In the post below about the burial experiment on dyed wool, why did some wool samples have a piece of undyed white wool attached to them? Answer in one to three sentences.

**PAGE TEXT**
<<<<
Monday, March 15, 2010

The Colorful Iron Age

I continue to find extremely interesting articles in NESAT X. Two of the articles I read recently strongly support the idea that dyed fabrics may have been more common than we suppose in Scandinavia during the Roman period--and probably later as well.

The following article describes a relatively simple experiment.

Riggaard, Maj G. and Scharff, Annemette Bruselius.  The Impact of Dyes and the Natural Pigmentation of Wool on the Preservation of Archaeological Textiles. NESAT X (page 221).

The researchers obtained a number of specimens of wool fabrics woven from pigmented and unpigmented wool, and one natural silk fabric.  Some of the wool samples were dyed and/or mordanted with substances known to have been used during the Iron Age, including the Viking period. Also, some of the wool samples had a piece of undyed white wool attached to them as a manner of ascertaining whether dyes or mordants from the other piece of wool would migrate to the untreated wool.  The dyes included madder, cochineal, Brazilwood, indigo, weld, and walnut, and the mordants included alum, copper, cream of tartar, and tin. The specimens were buried in soil-filled boxes and left in a hothouse (to accelerate any deterioration) for eight months. Some of the boxes were buried without lids (to help simulate aerobic burial conditions) while others had sealed lids (to simulate anaerobic burial conditions). All boxes were watered originally and the aerobic boxes were watered monthly also. 

When the researchers  retrieved the samples, visual examination (with and without microscopy of several kinds) led to the following interesting conclusions:

1) Except for the specimens dyed with madder or another red dye, which still appeared reddish in color, most of the specimens appeared to be brown, beige or "natural" in color. This suggests that many archaeological textiles which look undyed may well have been dyed originally.

2) The specimens dyed with indigo all appeared to be very pale blue or yellow-beige.  The blue color survived best in the "aerobic" boxes.  The authors theorize that the anaerobic conditions tended to change the indigotin back to its "leuco" state (when the dye solution is yellowish), eliminating the intense blue color.
>>>>
**RECORDS**
<<<<
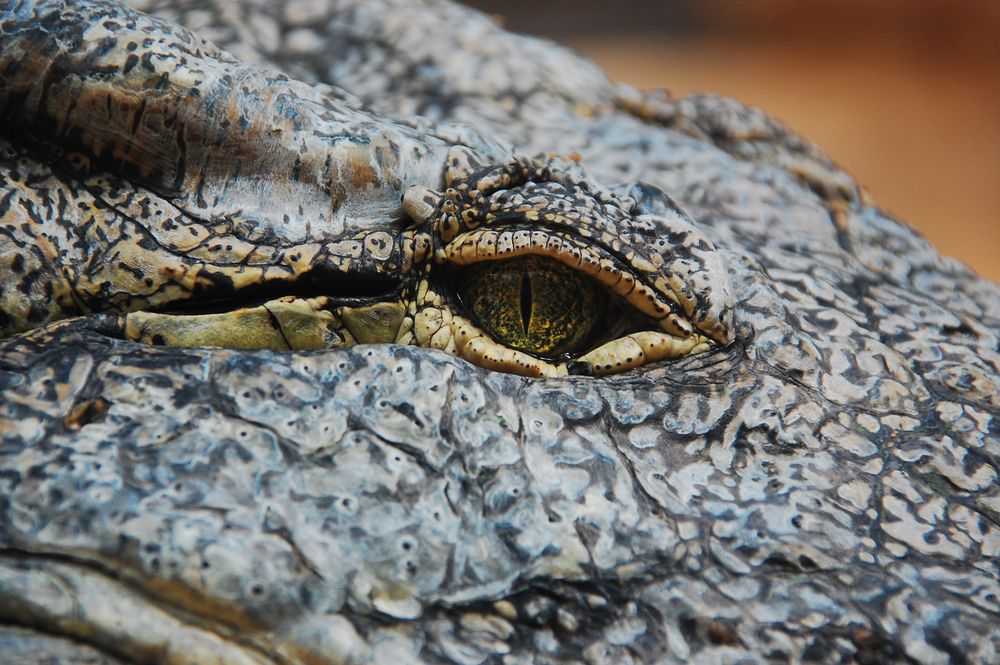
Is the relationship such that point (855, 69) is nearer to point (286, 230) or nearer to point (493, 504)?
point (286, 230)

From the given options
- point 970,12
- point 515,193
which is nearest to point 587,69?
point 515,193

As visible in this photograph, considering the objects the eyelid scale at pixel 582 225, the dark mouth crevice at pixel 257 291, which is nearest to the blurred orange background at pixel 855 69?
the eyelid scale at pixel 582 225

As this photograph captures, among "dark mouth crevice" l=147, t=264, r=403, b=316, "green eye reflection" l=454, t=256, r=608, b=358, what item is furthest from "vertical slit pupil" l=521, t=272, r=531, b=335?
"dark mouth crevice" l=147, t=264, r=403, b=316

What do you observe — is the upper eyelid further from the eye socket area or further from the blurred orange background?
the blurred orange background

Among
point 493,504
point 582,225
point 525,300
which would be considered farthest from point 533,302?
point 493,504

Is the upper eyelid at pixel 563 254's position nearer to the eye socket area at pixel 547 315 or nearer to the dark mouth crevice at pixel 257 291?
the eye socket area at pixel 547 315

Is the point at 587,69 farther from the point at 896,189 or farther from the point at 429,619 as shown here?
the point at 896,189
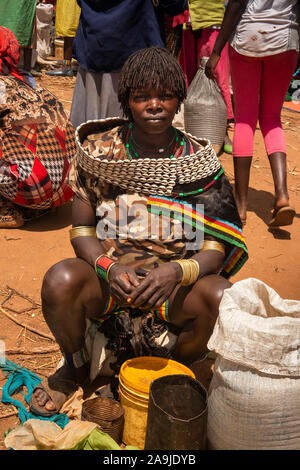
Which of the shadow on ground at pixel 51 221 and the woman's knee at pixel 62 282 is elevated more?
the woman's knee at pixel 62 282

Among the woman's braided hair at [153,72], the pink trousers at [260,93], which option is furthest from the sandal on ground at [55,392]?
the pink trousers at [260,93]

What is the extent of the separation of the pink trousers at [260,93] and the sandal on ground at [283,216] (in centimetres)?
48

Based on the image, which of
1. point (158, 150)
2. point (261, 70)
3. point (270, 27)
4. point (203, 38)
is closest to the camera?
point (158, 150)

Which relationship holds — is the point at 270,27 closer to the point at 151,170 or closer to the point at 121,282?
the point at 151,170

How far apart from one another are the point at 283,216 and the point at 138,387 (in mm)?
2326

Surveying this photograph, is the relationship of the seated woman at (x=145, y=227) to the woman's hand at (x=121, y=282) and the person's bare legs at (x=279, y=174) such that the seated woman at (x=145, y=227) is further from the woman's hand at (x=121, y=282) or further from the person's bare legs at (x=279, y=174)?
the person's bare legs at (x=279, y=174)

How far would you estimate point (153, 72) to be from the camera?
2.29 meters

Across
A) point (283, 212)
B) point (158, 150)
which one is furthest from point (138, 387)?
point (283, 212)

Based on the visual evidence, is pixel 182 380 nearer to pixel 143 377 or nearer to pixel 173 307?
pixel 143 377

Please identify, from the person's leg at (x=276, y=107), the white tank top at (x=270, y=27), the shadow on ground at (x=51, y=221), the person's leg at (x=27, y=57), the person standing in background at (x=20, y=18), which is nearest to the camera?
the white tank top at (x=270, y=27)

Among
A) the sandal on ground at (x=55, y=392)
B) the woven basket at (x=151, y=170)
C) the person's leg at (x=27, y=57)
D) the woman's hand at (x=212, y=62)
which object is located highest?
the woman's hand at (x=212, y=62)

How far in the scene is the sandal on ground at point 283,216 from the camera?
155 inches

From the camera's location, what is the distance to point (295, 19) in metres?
>>>>
**SOLUTION**
The undyed white wool let the researchers determine whether dyes or mordants from the treated piece would migrate to the untreated wool.